The rail union directly blamed Takami’s fear of being punished again for the speed at which he was driving the train on April 25. Japan Federation of Railway Workers vice president Osamu Yomono said: “The accident is a result of JR West’s ... high-pressure management, which uses terror to force its employees to follow orders.”

Yomono explained that drivers who fail to meet schedules are surrounded by their superiors and berated as punishment and forced to write “meaningless reports”. The union said Takami had been put through such treatment for 13 days in 2004. The company confirmed that Takami had been punished.

The practice of punishing employees for being late has led to other tragedies. In 2001, Masaki Hattori, who also worked for Japan Railways West, hanged himself in his home after being penalised for an unscheduled 60-second stop to conduct routine safety checks. He had 20 years experience and an unblemished record. According to his family, who unsuccessfully sued Japan Railway West for damages, Masaki Hattori killed himself because of the humiliation of re-education.

Drivers undergoing re-education have their pay docked and are banned from drinking tea, talking to one another, or going to the lavatory without permission. They have to write up to eight reports a day on why they made the mistake and how they inconvenienced the passengers. Drivers have been locked in a small room and berated by management. The humiliation can go on for months.

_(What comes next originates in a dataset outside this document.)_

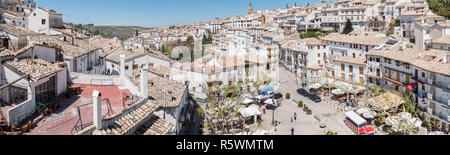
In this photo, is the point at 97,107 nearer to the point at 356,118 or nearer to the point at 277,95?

One driver was made to stand on a platform in his uniform, greeting trains as they arrived and wishing the drivers a safe journey.

Soon after Masaki Hattori’s suicide, an official of Japan Railways West’s trade union said eight company workers had killed themselves in the past two years, half of them following company re-education.

Investigators and experts have highlighted several other factors that may have contributed to the accident and which stem from cost-saving measures by the railway’s private operators.

In the past, railway carriages were assembled from heavy steel, which worked to give them more stability. Newer carriages, however, are being made from less costly, lightweight stainless steel. Hiroshi Kubota, an expert who once worked for the National Railways, told the Asahi Shimbun on May 4: “Past railway cars made of steel were more stable at curves. The derailed train had heavy air conditioning systems atop the roof of the cars that are just as heavy as the bottom frames of the cars. That probably unbalanced the cars and made them prone to topple.”

Experts have also pointed out that the automatic braking system on the line where the accident happened is among the oldest in Japan. The system is supposed to stop trains at signs of trouble without requiring a driver to take emergency action. Reports say the older system is less effective in halting trains travelling at high speeds.

What is clear is that the intense pressure on staff, combined with the lack of investment in updating safety systems and cost-cutting in the way trains are manufactured, contributed to the derailment on April 25. Unless these factors are addressed, the potential exists for future accidents.